— begin GIVEN INFORMATION —
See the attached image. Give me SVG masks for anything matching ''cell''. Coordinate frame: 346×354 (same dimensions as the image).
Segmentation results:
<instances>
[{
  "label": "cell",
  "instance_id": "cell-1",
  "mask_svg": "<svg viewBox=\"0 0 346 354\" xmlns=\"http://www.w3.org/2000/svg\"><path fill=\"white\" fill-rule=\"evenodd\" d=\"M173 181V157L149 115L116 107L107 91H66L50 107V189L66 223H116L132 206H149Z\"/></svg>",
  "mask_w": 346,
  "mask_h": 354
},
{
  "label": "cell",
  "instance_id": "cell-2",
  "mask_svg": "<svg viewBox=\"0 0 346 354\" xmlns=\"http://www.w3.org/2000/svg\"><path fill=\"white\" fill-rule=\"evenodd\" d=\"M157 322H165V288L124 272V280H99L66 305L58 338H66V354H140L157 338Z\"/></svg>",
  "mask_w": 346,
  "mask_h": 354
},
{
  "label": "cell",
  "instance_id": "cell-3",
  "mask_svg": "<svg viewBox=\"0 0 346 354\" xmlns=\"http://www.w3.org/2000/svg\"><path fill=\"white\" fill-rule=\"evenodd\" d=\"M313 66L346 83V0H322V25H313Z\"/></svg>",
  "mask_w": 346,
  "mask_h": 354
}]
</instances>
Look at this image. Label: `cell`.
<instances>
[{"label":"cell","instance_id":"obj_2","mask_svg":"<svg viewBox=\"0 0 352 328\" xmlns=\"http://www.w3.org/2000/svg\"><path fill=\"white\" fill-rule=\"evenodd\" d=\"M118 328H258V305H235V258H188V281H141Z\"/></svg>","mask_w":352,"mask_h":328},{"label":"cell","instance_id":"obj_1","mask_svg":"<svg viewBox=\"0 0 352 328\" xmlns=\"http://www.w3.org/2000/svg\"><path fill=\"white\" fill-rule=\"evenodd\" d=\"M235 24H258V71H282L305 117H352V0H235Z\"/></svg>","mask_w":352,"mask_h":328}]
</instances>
— end GIVEN INFORMATION —
— begin GIVEN INFORMATION —
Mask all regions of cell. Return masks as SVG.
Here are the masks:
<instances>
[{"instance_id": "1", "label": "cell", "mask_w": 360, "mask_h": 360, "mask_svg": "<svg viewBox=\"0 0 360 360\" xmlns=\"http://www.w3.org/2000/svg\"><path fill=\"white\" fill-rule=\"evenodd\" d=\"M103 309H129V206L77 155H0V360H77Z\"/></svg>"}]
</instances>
— end GIVEN INFORMATION —
— begin GIVEN INFORMATION —
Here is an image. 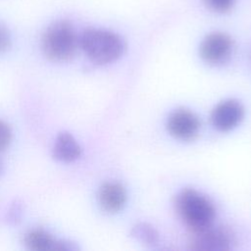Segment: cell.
— end GIVEN INFORMATION —
[YOUR TASK] Which lines in the records contain the word "masks"? List each of those lines in full.

[EXERCISE RESULT]
See the attached image. Give me SVG masks for anything matching ''cell''. Coordinate frame: 346×354 (same dimensions as the image).
Mask all regions of cell. Return masks as SVG.
Here are the masks:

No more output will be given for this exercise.